:: TEXT BLOCK ::
+ + +

He obtains the treasure of liberation, and the difficult road to the Lord is not blocked.
231
Kabeer, whether is is for an hour, half an hour, or half of that,
whatever it is, it is worthwhile to speak with the Holy. 232
Kabeer, those mortals who consume marijuana, fish and wine -
no matter what pilgrimages, fasts and rituals they follow, they will all go to hell. 233
Kabeer, I keep my eyes lowered, and enshrine my Friend within my heart.
I enjoy all pleasures with my Beloved, but I do not let anyone else know.234
Twenty-four hours a day, every hour, my soul continues to look to You, O Lord.
Why should I keep my eyes lowered? I see my Beloved in every heart. 235
Listen, O my companions: my soul dwells in my Beloved, and my Beloved dwells in my soul.
I realize that there is no difference between my soul and my Beloved; I cannot tell whether my soul or my Beloved dwells in my heart. 236
Kabeer, the Brahmin may be the guru of the world, but he is not the Guru of the devotees.
He rots and dies in the perplexities of the four Vedas. 237
The Lord is like sugar, scattered in the sand; the elephant cannot pick it up.
Says Kabeer, the Guru has given me this sublime understanding: become an ant, and feed on it. 238
Kabeer, if you desire to play the game of love with the Lord, then cut off your head, and make it into a ball.
Lose yourself in the play of it, and then whatever will be, will be. 239
Kabeer, if you desire to play the game of love with the Lord, play it with someone with committment.

+ + +

:: COLLECTED DATA ::

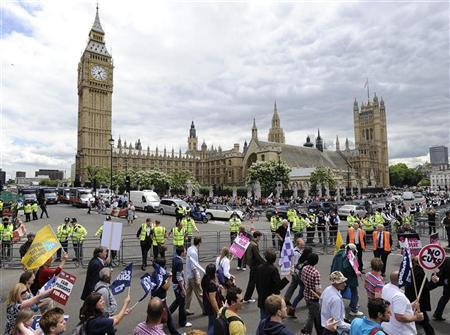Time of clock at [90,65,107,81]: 1:26
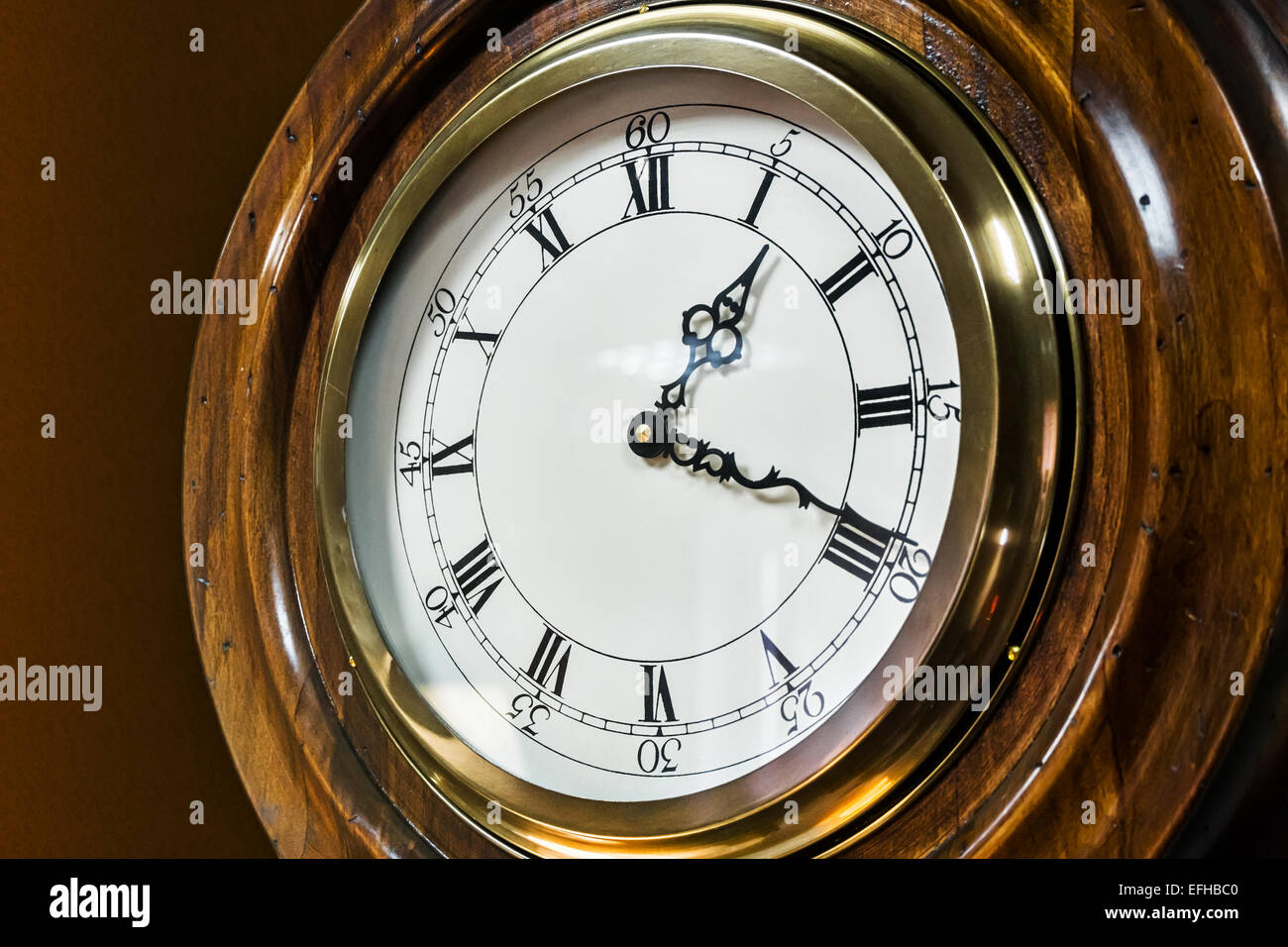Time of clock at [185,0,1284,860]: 1:18
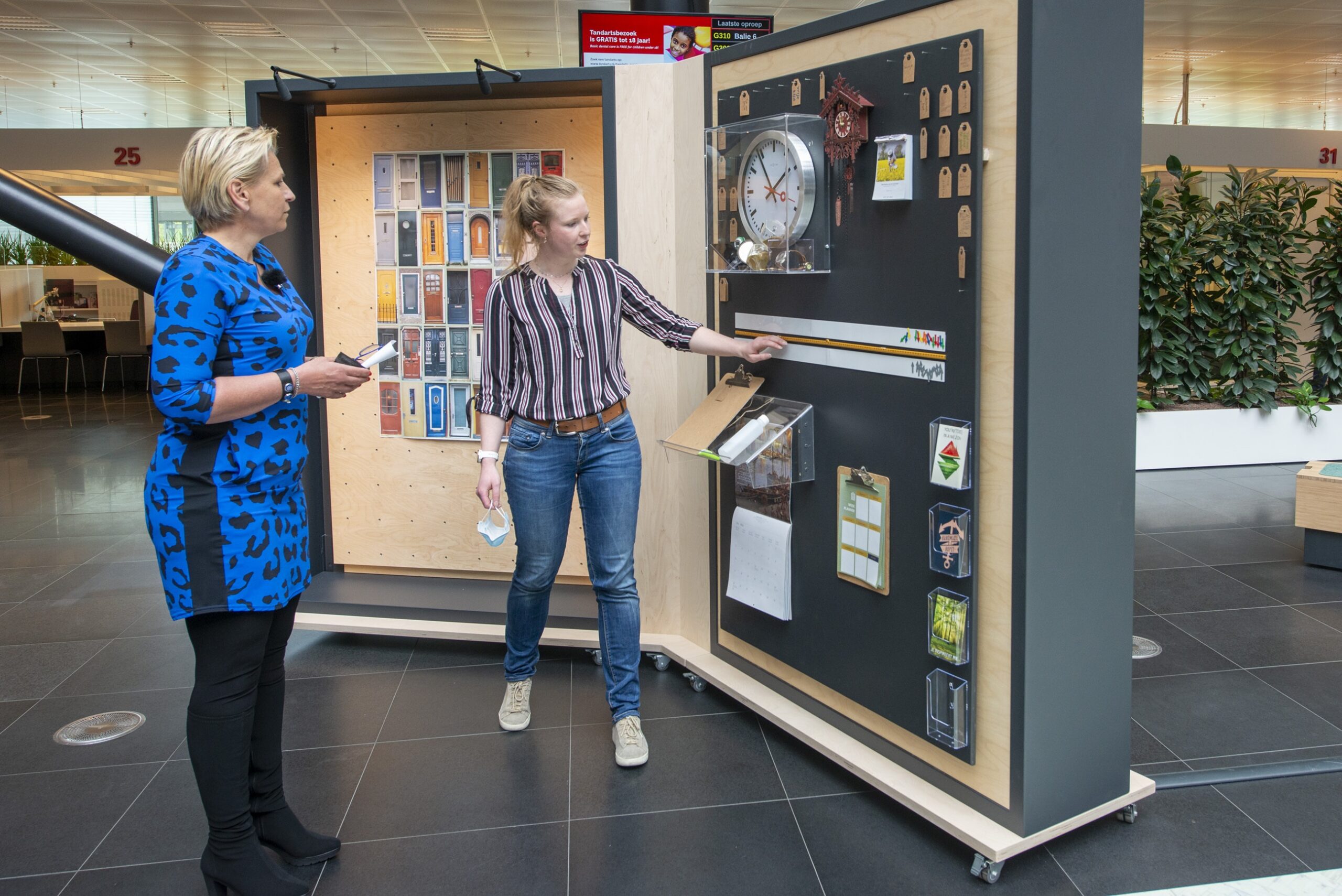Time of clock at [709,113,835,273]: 1:54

+ + +

:: WORK TO DO ::
A: Name every substance that, according to the Kabeer verses, the mortals bound for hell consume.
B: Write out the part of the Kabeer verses starting at "I realize that" and ending at "into a ball.".

:: TASK RESULTS ::
A: Marijuana, fish, and wine.

B:
I realize that there is no difference between my soul and my Beloved; I cannot tell whether my soul or my Beloved dwells in my heart. 236
Kabeer, the Brahmin may be the guru of the world, but he is not the Guru of the devotees.
He rots and dies in the perplexities of the four Vedas. 237
The Lord is like sugar, scattered in the sand; the elephant cannot pick it up.
Says Kabeer, the Guru has given me this sublime understanding: become an ant, and feed on it. 238
Kabeer, if you desire to play the game of love with the Lord, then cut off your head, and make it into a ball.